+++ Page text +++

The set of values of $\alpha$ such that $f: R \rightarrow\left[0, \frac{\pi}{2}\right)$ defined by $f(x)=\tan^{-1}\left(x^{2}+x+\alpha^{2}\right)$ is onto is
TS EAMCET 2020
Solution:
Let $A=\left\{x: 0 \leq x < \frac{\pi}{2}\right\}$
Since $f: R \rightarrow A$ is an onto function,
therefore, Range of $f=A$ Range of $f=A$
$\Rightarrow 0 \leq f(x) \leq \frac{\pi}{2} $ for all $x \in R$
$\Rightarrow 0 \leq \tan ^{-1}\left(x^{2}+x+\alpha^{2}\right) \leq \frac{\pi}{2} $ for all $x \in R$
$\Rightarrow 0 \leq x^{2}+x+\alpha^{2} \leq \infty$ for all $x \in R$
$\Rightarrow x^{2}+x+\alpha^{2} \geq 0$ for all $x \in R$
$\Rightarrow 1-4 \alpha^{2} \leq 0 \Rightarrow \alpha^{2} \geq \frac{1}{4}$
$\therefore \left(-\infty,-\frac{1}{2}\right) \cup\left(\frac{1}{2}, \infty\right)$

+++ Given material +++

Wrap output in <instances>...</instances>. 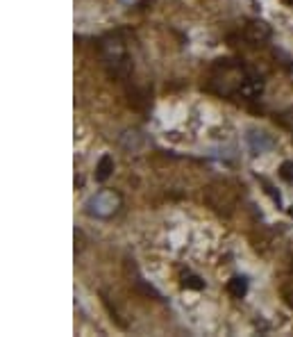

+++

▶ _Goal of the exercise_
List every single letter that the onto-function solution uses as the name of a function, a variable, or a set.

▶ _Worked answer_
f, x, α, A, R